» EXERCÍCIOS PROPOSTOS:
1 - Transcreva literalmente a parte do texto sobre Golbery que começa em "Maluf, na cabeça" e termina em "planos de Golbery.".
2 - Indique se cada afirmação abaixo está de acordo com o texto sobre Golbery, respondendo sim ou não e citando literalmente as palavras do texto que decidem a resposta: (a) a eleição direta de 1978 para governadores foi cancelada; (b) o marido de Ivete Vargas trabalhava com Golbery no Gabinete Civil; (c) o mandato do sucessor de Geisel foi ampliado para cinco anos.

Maluf, na cabeça de Golbery, era o meio que justificava – ou adiava – o fim.

Golbery Neto provavelmente era nascido em 1977, quando o vovô Golbery cometeu sua derradeira bruxaria bem sucedida, o “Pacote de Abril”. Como de hábito, contra o povo. Sob o comando do sacerdote Geisel, o feiticeiro e meia dúzia de áulicos cozinharam uma sulfúrica emenda constitucional e seis decretos leis que, em resumo, dissolviam a vontade popular, um estorvo permanente aos planos de Golbery.

Fecharam o Congresso para ruminar em paz seus feitiços, cancelaram a eleição direta de 1978 para governadores, inventaram um monstrengo sem voto (o senador-biônico), ampliaram para seis anos o mandato do sucessor de Geisel e aumentaram o peso de Estados menos populosos e politizados no Congresso Nacional.

Era Golbery, de novo, num surto de Lampedusa.

Mito na granja

Dois anos depois vovô Golbery recrudesceu, cada vez mais assustado com o crescimento do MDB, que pela força do voto emparedava a ARENA, a sigla da ditadura. Era preciso mudar o quadro partidário, implodindo a frente oposicionista, para que tudo ficasse como estava.
A ARENA virou PDS (o povo não esquece) e o MDB virou um caco, rachado entre cinco legendas: o PMDB de Ulysses, o PTB de Ivete Vargas, o PP de Tancredo Neves, o PDT de Leonel Brizola e o PT de Lula. A fortuna do mago florentino sorria para o bruxo riograndino. O marido de Ivete, Paulo Martins, trabalhava com Golbery no Gabinete Civil.
Ivete, que tinha o apoio de Golbery para arrebatar o PTB das mãos de Brizola, foi chamada em 1979 à Granja do Ipê, residência do general em Brasília, para ouvir este satânico raciocínio do feiticeiro:
– Precisamos trazer o Brizola de volta para o Brasil, porque ele está se tornando um mito muito forte fora do país. É melhor que ele volte e dispute eleição, porque assim perderá prestígio político.
O ex-deputado federal Sinval Boaventura, um radical arenista mineiro, foi lá na granja conferir a ideia com Golbery. O general ampliou sua tese, apostando num nome:
–A estratégia é estimular a imprensa para projetar Luiz Inácio Lula da Silva, o Lula, um grande líder metalúrgico de São Paulo, uma liderança inteligente e expressiva. Ele precisa ser preparado para ser o anti-Brizola.
Todo esse prontuário de Golbery passou em branco pela grande imprensa, que não abriu espaço para a atrevida homenagem ensaiada em Rio Grande. Um historiador da terra, Chico Cougo, 24 anos, portanto bem mais jovem que o alienado prefeito de sua cidade, nasceu dois anos após a queda da ditadura. Nem por isso deixa de abastecer seu blogpara emitir seu juízo ferino sobre o conterrâneo general, alinhando textos inteligentes, devastadores numa série imperdível sobre “Golbery e a cidade surreal”.

» LINHAS APRESENTADAS:

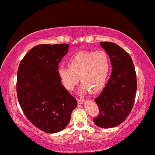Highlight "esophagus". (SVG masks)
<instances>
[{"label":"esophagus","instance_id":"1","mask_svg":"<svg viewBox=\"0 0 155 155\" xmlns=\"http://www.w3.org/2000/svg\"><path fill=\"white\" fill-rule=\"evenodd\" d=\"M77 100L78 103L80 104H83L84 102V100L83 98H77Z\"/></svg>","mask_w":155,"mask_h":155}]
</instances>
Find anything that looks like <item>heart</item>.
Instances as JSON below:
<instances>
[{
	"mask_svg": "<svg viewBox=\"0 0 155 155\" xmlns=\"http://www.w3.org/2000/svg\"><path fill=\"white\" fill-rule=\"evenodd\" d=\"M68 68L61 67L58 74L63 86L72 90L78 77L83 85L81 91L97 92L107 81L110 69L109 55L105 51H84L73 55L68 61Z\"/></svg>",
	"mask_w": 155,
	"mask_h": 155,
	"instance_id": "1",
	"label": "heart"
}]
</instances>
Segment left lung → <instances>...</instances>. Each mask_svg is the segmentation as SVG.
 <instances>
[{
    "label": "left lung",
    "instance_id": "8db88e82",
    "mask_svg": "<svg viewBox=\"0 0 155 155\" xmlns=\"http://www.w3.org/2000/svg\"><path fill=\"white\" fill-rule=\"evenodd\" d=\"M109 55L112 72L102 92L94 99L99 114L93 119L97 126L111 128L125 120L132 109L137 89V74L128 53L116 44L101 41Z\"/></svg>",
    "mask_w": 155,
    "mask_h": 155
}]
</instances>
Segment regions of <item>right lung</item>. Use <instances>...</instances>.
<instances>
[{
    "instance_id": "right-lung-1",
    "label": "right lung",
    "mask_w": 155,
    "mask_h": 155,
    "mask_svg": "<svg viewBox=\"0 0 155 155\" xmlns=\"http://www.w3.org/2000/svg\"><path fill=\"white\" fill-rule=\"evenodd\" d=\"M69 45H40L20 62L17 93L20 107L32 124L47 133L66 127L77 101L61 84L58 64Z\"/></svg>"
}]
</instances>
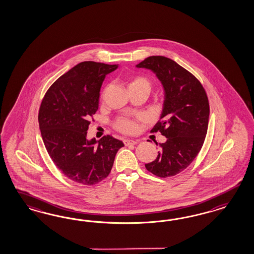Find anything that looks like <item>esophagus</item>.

» RESPOSTAS:
1 -
Maluf, na cabeça de Golbery, era o meio que justificava – ou adiava – o fim.

Golbery Neto provavelmente era nascido em 1977, quando o vovô Golbery cometeu sua derradeira bruxaria bem sucedida, o “Pacote de Abril”. Como de hábito, contra o povo. Sob o comando do sacerdote Geisel, o feiticeiro e meia dúzia de áulicos cozinharam uma sulfúrica emenda constitucional e seis decretos leis que, em resumo, dissolviam a vontade popular, um estorvo permanente aos planos de Golbery.

2 -
(a) Sim: "cancelaram a eleição direta de 1978 para governadores".
(b) Sim: "O marido de Ivete, Paulo Martins, trabalhava com Golbery no Gabinete Civil."
(c) Não: "ampliaram para seis anos o mandato do sucessor de Geisel".